L’operazione che realizzò con il fascismo fu trasformare un’idea politica in una fede e sé stesso nel suo dio. Il duce possedeva davvero le doti fascinatorie esaltate in ogni modo dai suoi biografi del tempo e in più era già circondato da un alone gigantesco di miti. Benito era il fascismo il fascismo era la patria, quindi Mussolini era la patria e non poteva non diventare anche il modello dell’italiano: nel duce il popolo poteva e doveva adorare sé stesso. Quindi il suo carisma fu rafforzato e istituzionalizzato dalla propaganda, diventò il medium tra la fede delle masse e il futuro della nazione, una «missione storica» faceva di lui il profeta, l’eletto, l’unto di Dio.

Dove non arrivarono Mussolini e la propaganda, intervenne l'ego degli italiani. All’inizio degli anni Trenta il duce (anzi, il DUCE, come il segretario del partito Achille Starace impose che si scrivesse) aveva già assunto le caratteristiche di una divinità egizia e diventò il prodotto principale della fabbrica del consenso, per mutuare espressioni del nostro tempo: Mussolini veniva rappresentato «come la somma e la sintesi superiore d'ogni tipo di grandezza d'uomo e di pensiero e d'uomo d'azione mai apparsi in qualsiasi epoca: statista, legislatore, filosofo, scrittore, artista, genio universale ma anche profeta, messia, apostolo, maestro infallibile, inviato da Dio, eletto dal destino e portatore di destino», scrive Emilio Gentile in Il culto del littorio. I paragoni si sciupavano: erano continuamente messi al suo confronto Cesare e Cavour, Napoleone e Garibaldi, Machiavelli e Mazzini, persino Socrate e san Francesco.
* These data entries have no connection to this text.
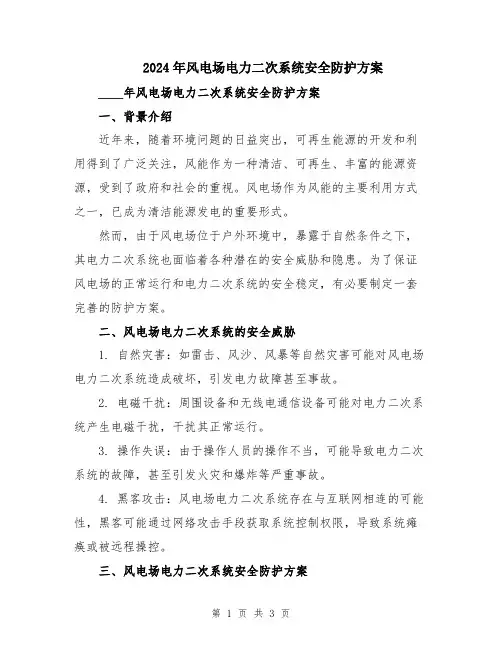 2024年风电场电力二次系统安全防护方案

____年风电场电力二次系统安全防护方案

一、背景介绍

近年来，随着环境问题的日益突出，可再生能源的开发和利用得到了广泛关注，风能作为一种清洁、可再生、丰富的能源资源，受到了政府和社会的重视。风电场作为风能的主要利用方式之一，已成为清洁能源发电的重要形式。

然而，由于风电场位于户外环境中，暴露于自然条件之下，其电力二次系统也面临着各种潜在的安全威胁和隐患。为了保证风电场的正常运行和电力二次系统的安全稳定，有必要制定一套完善的防护方案。

二、风电场电力二次系统的安全威胁

1. 自然灾害：如雷击、风沙、风暴等自然灾害可能对风电场电力二次系统造成破坏，引发电力故障甚至事故。

2. 电磁干扰：周围设备和无线电通信设备可能对电力二次系统产生电磁干扰，干扰其正常运行。

3. 操作失误：由于操作人员的操作不当，可能导致电力二次系统的故障，甚至引发火灾和爆炸等严重事故。

4. 黑客攻击：风电场电力二次系统存在与互联网相连的可能性，黑客可能通过网络攻击手段获取系统控制权限，导致系统瘫痪或被远程操控。

三、风电场电力二次系统安全防护方案

第 1 页 共 3 页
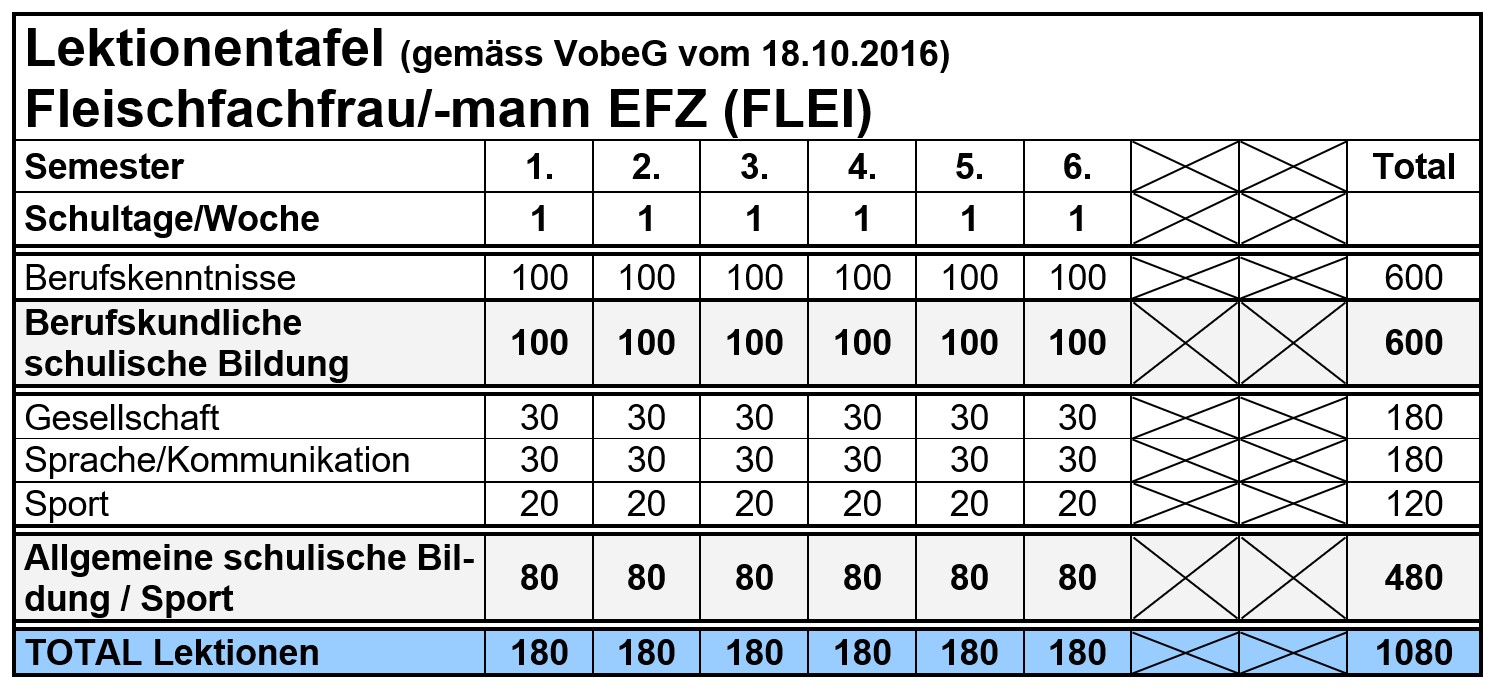 Lektionentafel (gemäss VobeG vom 18.10.2016)
Fleischfachfrau/-mann EFZ (FLEI)

| Semester | 1. | 2. | 3. | 4. | 5. | 6. | | | Total |
|---|---|---|---|---|---|---|---|---|---|
| Schultage/Woche | 1 | 1 | 1 | 1 | 1 | 1 | | | |
| Berufskenntnisse | 100 | 100 | 100 | 100 | 100 | 100 | | | 600 |
| Berufskundliche schulische Bildung | 100 | 100 | 100 | 100 | 100 | 100 | | | 600 |
| Gesellschaft | 30 | 30 | 30 | 30 | 30 | 30 | | | 180 |
| Sprache/Kommunikation | 30 | 30 | 30 | 30 | 30 | 30 | | | 180 |
| Sport | 20 | 20 | 20 | 20 | 20 | 20 | | | 120 |
| Allgemeine schulische Bildung / Sport | 80 | 80 | 80 | 80 | 80 | 80 | | | 480 |
| TOTAL Lektionen | 180 | 180 | 180 | 180 | 180 | 180 | | | 1080 |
Nella Scuola di mistica fascista, frequentata da giovani intelligenze, alcune non banali, veniva studiato nei dettagli ogni discorso o scritto mussoliniano. Non si trattò soltanto di un delirio collettivo o di una sottile quanto complessa strategia propagandistica. La deificazione del duce era connaturata alla religiosità civile della maggioranza del popolo italiano, ancora impastata con forti elementi di superstizione. Benito rappresentava la miscela micidiale di patriottismo religioso e rivoluzione, ortodossia ai valori civili e sradicamento delle norme.

Non fu solo un’adulazione collettiva imposta dall’alto, come troppo e troppo a lungo sostenuto, e neppure soltanto una manifestazione dell’ingenuità e dell’ignoranza popolari. Il sentimento di adorazione verso Mussolini, che travalicava ogni propaganda per divenire coscienza individuale e stato d’animo collettivo, era genuino in molti – ignoti o illustri – che lo manifestarono.